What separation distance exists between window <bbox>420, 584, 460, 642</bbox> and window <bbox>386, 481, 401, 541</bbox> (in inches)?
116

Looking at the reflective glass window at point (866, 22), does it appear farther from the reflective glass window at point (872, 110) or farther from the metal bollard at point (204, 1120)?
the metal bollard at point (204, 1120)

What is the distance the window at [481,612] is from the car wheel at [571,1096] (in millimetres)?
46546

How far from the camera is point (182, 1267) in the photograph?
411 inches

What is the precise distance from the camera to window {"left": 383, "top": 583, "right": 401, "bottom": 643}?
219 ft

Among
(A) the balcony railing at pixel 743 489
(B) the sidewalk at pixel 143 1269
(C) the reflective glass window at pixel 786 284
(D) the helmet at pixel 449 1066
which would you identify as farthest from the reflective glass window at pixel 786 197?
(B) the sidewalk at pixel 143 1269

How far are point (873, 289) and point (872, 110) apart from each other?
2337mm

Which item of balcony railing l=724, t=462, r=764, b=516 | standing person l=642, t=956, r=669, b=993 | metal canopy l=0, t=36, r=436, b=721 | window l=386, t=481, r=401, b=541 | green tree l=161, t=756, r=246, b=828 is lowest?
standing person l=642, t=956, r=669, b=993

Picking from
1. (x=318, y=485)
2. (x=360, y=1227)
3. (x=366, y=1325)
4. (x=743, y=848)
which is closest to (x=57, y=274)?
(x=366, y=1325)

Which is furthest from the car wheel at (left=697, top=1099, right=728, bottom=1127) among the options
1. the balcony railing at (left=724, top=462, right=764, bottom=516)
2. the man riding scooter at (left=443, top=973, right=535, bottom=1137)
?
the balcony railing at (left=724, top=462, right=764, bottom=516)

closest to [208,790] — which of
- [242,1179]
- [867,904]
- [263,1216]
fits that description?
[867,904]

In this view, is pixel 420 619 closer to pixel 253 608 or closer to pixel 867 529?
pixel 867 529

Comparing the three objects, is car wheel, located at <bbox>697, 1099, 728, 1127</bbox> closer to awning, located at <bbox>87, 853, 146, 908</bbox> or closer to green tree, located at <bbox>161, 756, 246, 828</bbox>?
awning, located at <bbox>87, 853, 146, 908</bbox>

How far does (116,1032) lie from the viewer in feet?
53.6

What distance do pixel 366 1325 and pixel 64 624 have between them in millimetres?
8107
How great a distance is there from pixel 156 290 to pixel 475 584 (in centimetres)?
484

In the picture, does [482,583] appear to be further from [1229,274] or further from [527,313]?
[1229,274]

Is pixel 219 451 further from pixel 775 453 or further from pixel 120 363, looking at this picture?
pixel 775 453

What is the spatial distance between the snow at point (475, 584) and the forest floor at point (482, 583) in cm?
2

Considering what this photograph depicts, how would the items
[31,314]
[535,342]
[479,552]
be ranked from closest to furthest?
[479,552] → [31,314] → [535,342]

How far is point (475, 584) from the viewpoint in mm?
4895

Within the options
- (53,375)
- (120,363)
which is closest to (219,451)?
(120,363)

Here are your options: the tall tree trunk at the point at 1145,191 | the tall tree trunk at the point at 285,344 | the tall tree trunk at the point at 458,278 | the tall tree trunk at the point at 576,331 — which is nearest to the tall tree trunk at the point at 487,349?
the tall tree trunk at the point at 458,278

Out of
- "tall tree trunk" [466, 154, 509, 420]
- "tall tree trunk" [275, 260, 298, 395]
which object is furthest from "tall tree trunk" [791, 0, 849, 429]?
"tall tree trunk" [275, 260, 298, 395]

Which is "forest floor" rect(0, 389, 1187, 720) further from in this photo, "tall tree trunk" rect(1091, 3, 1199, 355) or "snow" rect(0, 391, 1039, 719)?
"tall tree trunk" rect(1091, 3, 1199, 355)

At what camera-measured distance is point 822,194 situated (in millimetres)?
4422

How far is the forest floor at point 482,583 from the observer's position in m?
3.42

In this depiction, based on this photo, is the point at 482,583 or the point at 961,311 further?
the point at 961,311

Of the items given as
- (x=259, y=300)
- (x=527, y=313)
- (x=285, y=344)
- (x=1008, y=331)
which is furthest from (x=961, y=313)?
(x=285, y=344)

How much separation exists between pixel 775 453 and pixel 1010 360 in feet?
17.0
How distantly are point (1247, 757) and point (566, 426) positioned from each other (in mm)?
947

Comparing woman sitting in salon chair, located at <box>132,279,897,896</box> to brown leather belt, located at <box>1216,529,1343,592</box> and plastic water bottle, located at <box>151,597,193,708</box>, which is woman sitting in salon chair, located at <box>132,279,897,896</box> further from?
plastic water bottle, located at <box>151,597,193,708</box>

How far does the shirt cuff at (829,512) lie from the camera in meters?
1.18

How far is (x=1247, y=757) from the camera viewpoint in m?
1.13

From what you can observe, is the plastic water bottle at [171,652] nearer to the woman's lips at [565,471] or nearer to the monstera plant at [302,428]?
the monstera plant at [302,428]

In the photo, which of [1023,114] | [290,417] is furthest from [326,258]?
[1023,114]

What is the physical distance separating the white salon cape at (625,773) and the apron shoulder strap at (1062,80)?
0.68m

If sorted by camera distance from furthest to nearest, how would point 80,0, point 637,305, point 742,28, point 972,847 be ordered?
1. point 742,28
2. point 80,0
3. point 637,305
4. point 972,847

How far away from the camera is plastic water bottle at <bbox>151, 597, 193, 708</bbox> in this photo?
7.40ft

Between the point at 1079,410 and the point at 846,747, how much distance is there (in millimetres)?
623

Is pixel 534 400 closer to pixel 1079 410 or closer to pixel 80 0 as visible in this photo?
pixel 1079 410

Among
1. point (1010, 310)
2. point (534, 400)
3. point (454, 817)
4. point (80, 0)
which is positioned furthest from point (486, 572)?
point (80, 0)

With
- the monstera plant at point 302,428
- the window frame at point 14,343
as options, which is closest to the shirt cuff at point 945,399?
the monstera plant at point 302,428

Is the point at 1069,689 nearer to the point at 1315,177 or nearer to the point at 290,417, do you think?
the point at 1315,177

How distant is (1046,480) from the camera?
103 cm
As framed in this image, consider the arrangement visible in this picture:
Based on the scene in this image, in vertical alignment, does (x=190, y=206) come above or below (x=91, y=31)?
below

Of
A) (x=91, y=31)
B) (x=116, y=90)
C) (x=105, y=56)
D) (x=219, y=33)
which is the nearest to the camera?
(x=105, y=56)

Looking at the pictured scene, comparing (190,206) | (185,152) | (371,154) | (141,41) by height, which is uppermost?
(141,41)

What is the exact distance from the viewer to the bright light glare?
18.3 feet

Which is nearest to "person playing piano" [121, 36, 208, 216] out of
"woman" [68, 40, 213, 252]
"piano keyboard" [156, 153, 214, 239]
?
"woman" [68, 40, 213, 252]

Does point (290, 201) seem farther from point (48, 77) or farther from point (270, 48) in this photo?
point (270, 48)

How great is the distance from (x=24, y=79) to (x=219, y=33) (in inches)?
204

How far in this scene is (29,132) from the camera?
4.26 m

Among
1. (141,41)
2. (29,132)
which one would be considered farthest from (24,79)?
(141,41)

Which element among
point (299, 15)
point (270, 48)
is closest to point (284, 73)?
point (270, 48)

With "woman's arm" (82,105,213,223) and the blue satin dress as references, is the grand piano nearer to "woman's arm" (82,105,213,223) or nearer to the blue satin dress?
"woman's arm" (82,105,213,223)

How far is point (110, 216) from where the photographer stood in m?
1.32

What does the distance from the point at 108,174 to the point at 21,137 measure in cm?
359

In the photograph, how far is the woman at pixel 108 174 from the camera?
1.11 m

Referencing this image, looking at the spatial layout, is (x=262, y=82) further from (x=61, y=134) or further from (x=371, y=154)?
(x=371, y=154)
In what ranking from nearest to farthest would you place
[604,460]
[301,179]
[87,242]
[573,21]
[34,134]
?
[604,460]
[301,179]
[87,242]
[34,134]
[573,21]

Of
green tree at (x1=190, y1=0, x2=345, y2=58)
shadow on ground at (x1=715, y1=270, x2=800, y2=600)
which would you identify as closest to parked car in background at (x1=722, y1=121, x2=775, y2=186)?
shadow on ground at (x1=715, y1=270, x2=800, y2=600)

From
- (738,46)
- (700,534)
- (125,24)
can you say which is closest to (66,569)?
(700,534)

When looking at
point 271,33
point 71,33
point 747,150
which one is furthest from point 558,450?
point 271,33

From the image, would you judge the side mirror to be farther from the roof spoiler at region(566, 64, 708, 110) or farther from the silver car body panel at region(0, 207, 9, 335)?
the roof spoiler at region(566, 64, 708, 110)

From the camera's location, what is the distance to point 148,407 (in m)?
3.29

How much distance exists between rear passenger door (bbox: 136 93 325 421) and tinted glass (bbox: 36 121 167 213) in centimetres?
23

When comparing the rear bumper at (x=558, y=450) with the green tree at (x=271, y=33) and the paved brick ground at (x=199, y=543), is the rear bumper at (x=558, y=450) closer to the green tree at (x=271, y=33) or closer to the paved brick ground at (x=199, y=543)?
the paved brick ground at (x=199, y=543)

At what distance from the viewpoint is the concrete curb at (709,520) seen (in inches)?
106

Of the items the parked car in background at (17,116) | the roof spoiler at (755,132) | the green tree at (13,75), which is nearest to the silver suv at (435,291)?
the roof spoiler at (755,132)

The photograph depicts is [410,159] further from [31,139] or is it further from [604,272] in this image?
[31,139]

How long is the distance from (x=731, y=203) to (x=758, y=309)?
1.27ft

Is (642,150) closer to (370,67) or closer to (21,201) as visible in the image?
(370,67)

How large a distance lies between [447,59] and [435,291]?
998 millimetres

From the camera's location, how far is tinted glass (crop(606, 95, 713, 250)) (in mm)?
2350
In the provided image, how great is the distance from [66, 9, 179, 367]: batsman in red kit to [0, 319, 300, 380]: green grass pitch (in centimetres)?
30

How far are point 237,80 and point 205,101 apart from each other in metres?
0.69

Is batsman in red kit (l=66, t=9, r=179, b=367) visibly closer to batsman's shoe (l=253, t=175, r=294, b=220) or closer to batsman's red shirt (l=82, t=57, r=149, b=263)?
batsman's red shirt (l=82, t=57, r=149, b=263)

★ ★ ★ ★ ★ ★ ★

> Exercise brief:
Copy out verbatim everything from the line containing "From the camera's location, how" down to the last of the rows, including both of those lines.

> Final answer:
From the camera's location, how far is tinted glass (crop(606, 95, 713, 250)) (in mm)?
2350
In the provided image, how great is the distance from [66, 9, 179, 367]: batsman in red kit to [0, 319, 300, 380]: green grass pitch (in centimetres)?
30

How far are point 237,80 and point 205,101 apart from each other in metres?
0.69

Is batsman in red kit (l=66, t=9, r=179, b=367) visibly closer to batsman's shoe (l=253, t=175, r=294, b=220) or closer to batsman's red shirt (l=82, t=57, r=149, b=263)?
batsman's red shirt (l=82, t=57, r=149, b=263)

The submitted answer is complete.